=== RECORD SET ===

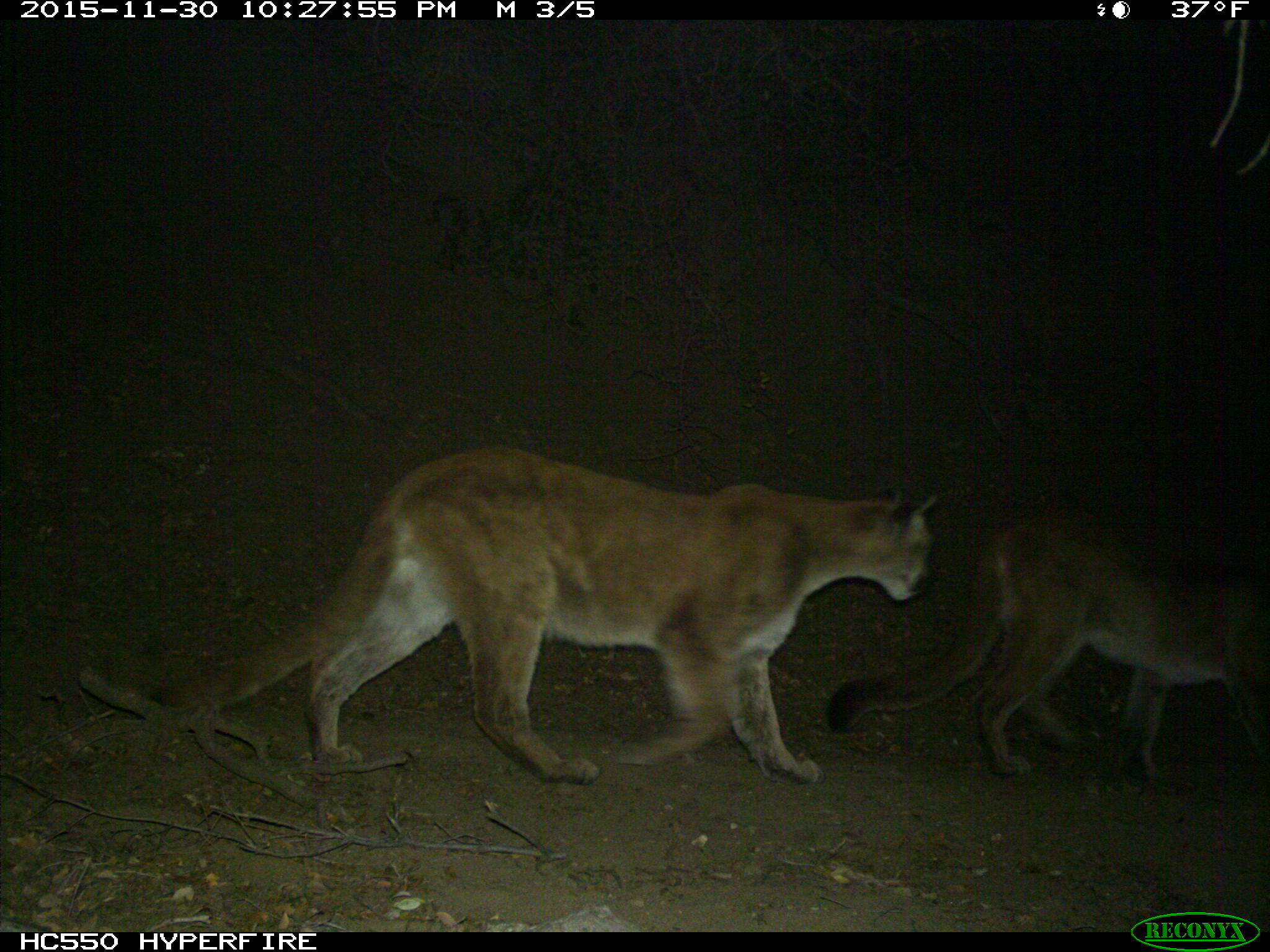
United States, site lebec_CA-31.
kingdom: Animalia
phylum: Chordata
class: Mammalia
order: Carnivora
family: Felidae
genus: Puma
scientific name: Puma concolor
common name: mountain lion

===
=== RECORD SET ===

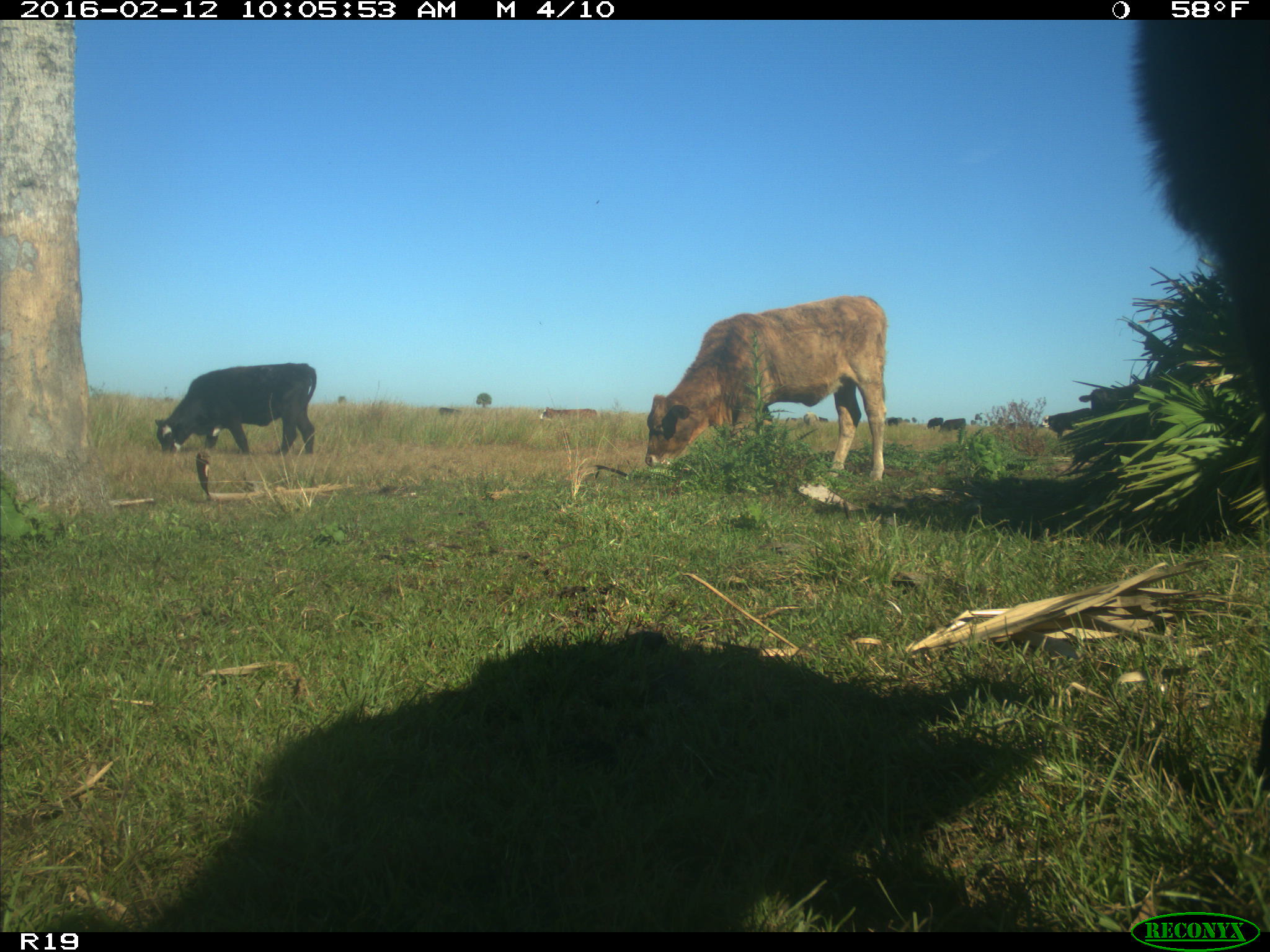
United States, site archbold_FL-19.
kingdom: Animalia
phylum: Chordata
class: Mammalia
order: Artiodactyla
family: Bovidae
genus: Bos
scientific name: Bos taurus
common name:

===
=== RECORD SET ===

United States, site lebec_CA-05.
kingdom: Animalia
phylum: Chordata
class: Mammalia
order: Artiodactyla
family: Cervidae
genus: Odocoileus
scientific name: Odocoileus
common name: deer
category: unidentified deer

===

TASK DETAILS: Restate word for word the lines of the data above, starting at the line containing "order: Carnivora" and ending at the line containing "common name: mountain lion", both included, and nothing more.

WRITTEN RESPONSE:
order: Carnivora
family: Felidae
genus: Puma
scientific name: Puma concolor
common name: mountain lion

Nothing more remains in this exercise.